-- start PROVIDED RECORDS --

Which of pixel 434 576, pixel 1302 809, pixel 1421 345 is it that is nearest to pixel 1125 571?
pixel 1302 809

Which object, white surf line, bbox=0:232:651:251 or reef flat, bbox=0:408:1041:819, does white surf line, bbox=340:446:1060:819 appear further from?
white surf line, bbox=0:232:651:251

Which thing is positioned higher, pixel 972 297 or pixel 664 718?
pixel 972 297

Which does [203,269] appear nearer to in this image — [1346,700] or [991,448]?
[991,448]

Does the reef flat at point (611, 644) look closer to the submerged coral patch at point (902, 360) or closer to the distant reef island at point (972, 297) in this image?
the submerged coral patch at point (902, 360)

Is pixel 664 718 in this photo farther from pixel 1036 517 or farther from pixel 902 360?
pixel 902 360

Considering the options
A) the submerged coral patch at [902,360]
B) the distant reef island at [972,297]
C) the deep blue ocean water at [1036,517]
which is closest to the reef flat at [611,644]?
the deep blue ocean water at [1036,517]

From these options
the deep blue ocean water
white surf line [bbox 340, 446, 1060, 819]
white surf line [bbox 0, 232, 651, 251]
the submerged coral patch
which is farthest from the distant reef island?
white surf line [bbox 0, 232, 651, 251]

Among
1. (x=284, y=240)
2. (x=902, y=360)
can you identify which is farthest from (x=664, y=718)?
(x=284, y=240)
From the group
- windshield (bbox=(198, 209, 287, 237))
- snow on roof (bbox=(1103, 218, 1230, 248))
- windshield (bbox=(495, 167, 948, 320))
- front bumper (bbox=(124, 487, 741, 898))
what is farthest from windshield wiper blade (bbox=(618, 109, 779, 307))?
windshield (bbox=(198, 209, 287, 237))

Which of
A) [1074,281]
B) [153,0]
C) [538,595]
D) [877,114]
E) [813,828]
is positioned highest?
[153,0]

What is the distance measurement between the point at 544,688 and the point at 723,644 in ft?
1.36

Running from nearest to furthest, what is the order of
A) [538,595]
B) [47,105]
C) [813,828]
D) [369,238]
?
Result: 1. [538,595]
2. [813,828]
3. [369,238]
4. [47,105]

-- end PROVIDED RECORDS --

● PROMPT:
Can you rewrite everything from the line containing "From the group" down to the end of the records, both ends included and requests kept as they are, with every number in the answers shifted up by 141? That covers coordinates, box values, the distance, and list positions.

● RESPONSE TO THE EXERCISE:
From the group
- windshield (bbox=(198, 209, 287, 237))
- snow on roof (bbox=(1103, 218, 1230, 248))
- windshield (bbox=(495, 167, 948, 320))
- front bumper (bbox=(124, 487, 741, 898))
what is farthest from windshield wiper blade (bbox=(618, 109, 779, 307))?
windshield (bbox=(339, 350, 428, 378))

Which of
A) [1074,281]
B) [153,0]
C) [538,595]
D) [877,114]
E) [813,828]
is positioned highest?
[294,141]

What is the distance measurement between the point at 544,688 and the point at 723,644 in ft?
142.36

Running from nearest to furthest, what is the order of
A) [538,595]
B) [47,105]
C) [813,828]
D) [369,238]
?
Result: 142. [679,736]
143. [954,969]
144. [510,379]
145. [188,246]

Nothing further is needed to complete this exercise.